Stress, Depression, and Anxiety Among Transitioning College Students: The Family as Protective Factor
Stress associated with the college transition can bring about depression and anxiety symptoms, but family relationships can reduce the impact of stress. We hypothesized that secure attachment to parents, comfort with talking about stressors, and family support would reduce the strength of the relationships between transition-related stress and symptoms experienced during the first week of college. First-year students (N = 90) completed measures related to parental attachment, stress, depression and anxiety, and family support during the second week of their first semester. Regression analyses indicated the relation between transition-related stress and depression was strongest when attachment anxiety (i.e., fear of rejection) was high, when students did not talk about their problems, and when family support was low. Family support had a moderating effect on anxiety, and high attachment avoidance (i.e., fear of dependency) was associated with a stronger relation between stress and anxiety. University programs should emphasize the importance of family relationships when promoting successful psychological adjustment to college.

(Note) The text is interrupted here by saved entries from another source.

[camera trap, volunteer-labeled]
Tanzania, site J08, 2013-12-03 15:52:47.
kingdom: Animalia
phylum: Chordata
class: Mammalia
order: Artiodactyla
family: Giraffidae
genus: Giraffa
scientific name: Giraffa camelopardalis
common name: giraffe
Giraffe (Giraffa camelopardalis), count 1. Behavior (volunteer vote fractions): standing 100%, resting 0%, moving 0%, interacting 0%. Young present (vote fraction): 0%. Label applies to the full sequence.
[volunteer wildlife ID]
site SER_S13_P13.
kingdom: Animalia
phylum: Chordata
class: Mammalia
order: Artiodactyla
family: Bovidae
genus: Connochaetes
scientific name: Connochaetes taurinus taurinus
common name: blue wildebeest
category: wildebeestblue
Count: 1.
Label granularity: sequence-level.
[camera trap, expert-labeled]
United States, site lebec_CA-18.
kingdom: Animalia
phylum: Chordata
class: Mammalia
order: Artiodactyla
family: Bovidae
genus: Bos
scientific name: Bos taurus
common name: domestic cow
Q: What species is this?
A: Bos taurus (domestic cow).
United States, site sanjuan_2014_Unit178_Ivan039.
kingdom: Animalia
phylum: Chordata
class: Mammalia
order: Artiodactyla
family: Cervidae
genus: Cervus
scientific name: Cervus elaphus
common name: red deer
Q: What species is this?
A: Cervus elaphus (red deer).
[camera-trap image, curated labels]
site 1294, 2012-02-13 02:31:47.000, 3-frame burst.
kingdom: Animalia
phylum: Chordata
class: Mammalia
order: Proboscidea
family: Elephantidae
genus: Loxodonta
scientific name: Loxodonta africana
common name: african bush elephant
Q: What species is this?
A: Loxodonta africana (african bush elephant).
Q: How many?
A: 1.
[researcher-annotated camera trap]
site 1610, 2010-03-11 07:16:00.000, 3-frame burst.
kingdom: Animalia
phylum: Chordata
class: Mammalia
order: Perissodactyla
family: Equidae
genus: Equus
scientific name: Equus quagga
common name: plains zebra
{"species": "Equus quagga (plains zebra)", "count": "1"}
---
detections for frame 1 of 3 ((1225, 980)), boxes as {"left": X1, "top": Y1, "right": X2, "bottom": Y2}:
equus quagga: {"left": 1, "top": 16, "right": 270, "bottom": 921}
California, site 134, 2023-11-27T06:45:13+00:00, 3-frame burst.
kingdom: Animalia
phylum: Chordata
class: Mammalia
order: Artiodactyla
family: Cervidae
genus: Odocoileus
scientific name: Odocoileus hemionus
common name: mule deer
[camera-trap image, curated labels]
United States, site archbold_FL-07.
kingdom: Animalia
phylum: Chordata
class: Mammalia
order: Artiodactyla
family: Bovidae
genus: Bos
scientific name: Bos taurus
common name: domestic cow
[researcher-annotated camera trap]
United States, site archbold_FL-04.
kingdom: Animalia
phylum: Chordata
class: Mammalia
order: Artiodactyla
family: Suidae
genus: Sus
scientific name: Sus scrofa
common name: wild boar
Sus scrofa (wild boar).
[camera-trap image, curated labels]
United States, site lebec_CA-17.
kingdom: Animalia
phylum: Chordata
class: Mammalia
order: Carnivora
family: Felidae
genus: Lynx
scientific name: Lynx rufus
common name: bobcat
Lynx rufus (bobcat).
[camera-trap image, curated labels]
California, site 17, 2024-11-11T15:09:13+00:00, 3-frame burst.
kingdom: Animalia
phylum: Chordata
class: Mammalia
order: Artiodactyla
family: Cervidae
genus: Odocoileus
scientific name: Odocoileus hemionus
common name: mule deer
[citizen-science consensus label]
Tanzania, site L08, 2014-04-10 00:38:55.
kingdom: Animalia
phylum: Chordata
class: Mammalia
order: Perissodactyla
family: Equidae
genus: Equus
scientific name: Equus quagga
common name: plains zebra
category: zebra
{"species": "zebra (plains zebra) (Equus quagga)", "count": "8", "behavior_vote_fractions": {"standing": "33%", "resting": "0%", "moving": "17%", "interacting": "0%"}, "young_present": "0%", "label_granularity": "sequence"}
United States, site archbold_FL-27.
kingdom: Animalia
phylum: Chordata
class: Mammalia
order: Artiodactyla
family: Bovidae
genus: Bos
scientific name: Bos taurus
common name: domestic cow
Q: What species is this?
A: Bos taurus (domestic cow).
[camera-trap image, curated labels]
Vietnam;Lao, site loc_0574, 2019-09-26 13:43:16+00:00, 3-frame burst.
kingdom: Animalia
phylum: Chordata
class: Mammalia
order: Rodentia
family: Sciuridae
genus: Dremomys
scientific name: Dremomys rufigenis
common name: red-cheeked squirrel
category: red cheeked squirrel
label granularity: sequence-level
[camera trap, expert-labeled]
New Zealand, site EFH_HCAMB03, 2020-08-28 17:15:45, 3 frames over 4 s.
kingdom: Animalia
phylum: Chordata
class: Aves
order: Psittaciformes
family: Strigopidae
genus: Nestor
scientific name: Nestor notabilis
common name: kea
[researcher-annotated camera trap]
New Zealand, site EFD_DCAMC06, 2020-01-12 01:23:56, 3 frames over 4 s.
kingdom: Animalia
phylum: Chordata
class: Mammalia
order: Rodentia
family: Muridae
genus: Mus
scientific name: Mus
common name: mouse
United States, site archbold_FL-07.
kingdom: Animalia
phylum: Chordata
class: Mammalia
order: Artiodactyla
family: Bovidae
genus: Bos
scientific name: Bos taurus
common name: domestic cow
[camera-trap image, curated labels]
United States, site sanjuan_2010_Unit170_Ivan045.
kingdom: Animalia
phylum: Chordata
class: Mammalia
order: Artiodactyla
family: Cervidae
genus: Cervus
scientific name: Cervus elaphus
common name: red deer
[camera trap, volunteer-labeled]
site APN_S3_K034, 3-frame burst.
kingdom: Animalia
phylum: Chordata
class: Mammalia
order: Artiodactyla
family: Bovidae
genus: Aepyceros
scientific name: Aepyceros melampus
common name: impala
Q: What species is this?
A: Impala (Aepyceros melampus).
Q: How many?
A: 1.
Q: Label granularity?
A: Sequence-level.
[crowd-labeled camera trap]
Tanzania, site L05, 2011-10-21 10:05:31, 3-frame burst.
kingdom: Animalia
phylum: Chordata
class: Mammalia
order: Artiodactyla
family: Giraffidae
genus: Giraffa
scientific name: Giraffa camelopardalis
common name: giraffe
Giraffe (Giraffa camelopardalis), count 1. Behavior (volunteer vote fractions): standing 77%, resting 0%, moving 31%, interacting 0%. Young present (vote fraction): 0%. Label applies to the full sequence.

Kahn, Jeffrey H.; Kasky-Hernandez, Lynda M.; Ambrose, Pamm; and French, Sarah, "Stress, Depression, and Anxiety Among Transitioning College Students: The Family as Protective Factor" (2017). Faculty Publications – Psychology. 69.
This article was originally published as Kahn, J. H., Kasky-Hernández, L. M., Ambrose, P., & French, S. (2017). Stress, depression, and anxiety among transitioning college students: The family as a protective factor. Journal of the First-Year Experience & Students in Transition, 29(2), 11–25.